We must be data-driven in all that we do. Remove emotion and horse-whisperer tendencies and let data guide decision-making. The more data we have, the more we learn, and the better questions we ask next. Becoming data-driven is an iterative process. Once we start the journey never stops.  There is no destination in continuous improvement. Old questions answered beget new questions asked. In today’s world, don’t forget to monetize data too! Nothing better than creating a revenue stream based on creating value-add for customers that leverage the enterprise data you collect on them and their competitors!

Lastly, as a seasoned portco CEO, operating partner, and now an advisor & coach to CEOs - what advice would you pass on to up-and-coming managers who might be exploring a role at a PE-backed company? 

Learn as much as you can about what PE is, how it operates, and what its needs are to better serve as a portco CEO. There is a tremendous opportunity to generate serious wealth as a CEO in a PE-backed environment.
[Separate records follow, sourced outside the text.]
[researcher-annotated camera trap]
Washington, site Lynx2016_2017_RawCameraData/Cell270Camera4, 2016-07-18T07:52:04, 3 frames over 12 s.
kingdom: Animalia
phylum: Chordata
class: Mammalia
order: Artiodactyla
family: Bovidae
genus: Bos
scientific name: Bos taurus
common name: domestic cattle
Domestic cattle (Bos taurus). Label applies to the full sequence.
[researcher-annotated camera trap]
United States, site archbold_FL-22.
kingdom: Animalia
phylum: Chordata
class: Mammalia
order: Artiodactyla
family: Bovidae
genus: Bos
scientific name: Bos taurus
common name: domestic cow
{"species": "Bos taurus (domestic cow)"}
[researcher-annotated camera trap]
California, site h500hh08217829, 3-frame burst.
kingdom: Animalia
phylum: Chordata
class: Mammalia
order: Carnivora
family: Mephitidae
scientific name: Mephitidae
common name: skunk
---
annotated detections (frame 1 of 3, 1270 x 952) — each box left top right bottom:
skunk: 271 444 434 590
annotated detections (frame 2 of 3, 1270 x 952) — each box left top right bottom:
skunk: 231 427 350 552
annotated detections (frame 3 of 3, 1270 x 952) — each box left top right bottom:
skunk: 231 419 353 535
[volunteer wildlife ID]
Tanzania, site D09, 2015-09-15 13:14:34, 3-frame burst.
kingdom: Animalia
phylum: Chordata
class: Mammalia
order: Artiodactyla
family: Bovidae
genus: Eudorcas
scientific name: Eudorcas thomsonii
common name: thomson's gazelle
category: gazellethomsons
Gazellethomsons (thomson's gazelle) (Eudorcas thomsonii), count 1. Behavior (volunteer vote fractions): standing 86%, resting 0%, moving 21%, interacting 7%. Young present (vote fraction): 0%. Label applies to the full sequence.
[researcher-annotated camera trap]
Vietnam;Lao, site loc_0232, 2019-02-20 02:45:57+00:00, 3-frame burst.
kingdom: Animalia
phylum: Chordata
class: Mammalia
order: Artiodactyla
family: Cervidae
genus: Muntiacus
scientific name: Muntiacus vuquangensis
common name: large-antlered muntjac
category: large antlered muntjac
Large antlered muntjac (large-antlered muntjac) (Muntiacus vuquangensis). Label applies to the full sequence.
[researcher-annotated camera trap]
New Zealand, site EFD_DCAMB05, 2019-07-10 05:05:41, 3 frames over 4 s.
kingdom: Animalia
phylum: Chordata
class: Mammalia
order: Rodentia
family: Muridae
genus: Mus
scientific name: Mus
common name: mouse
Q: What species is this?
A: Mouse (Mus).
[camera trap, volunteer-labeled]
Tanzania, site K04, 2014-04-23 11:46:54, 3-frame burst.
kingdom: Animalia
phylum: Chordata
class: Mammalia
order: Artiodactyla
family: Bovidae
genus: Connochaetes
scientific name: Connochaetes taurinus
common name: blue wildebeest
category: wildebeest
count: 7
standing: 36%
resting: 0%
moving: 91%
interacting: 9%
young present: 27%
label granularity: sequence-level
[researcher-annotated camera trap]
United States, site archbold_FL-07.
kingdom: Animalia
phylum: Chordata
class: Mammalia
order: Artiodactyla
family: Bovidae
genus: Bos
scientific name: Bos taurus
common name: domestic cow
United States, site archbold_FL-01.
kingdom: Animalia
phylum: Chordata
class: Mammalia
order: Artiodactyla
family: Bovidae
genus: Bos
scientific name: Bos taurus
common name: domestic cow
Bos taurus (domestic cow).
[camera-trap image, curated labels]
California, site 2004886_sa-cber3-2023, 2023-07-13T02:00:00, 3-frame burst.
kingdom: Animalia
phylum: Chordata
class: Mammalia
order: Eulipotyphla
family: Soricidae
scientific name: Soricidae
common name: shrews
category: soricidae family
I wrote my first book “The Private Equity Playbook” to educate a generation, yet every time I give a room a basic 10-question multiple choice quiz on PE, 90% of the room fails miserably!  People know the term, but little else about its internal machinations.  When you truly know how $6 trillion in AUM works – you can feed it what it needs (returns for LPs) and take from it what you want (wealth)!

Adam, this has been terrific, thank you so much for the time and wisdom you've shared today. Here's to 2024!

Thanks, Connor, great to connect and share some of my experience. Go Army!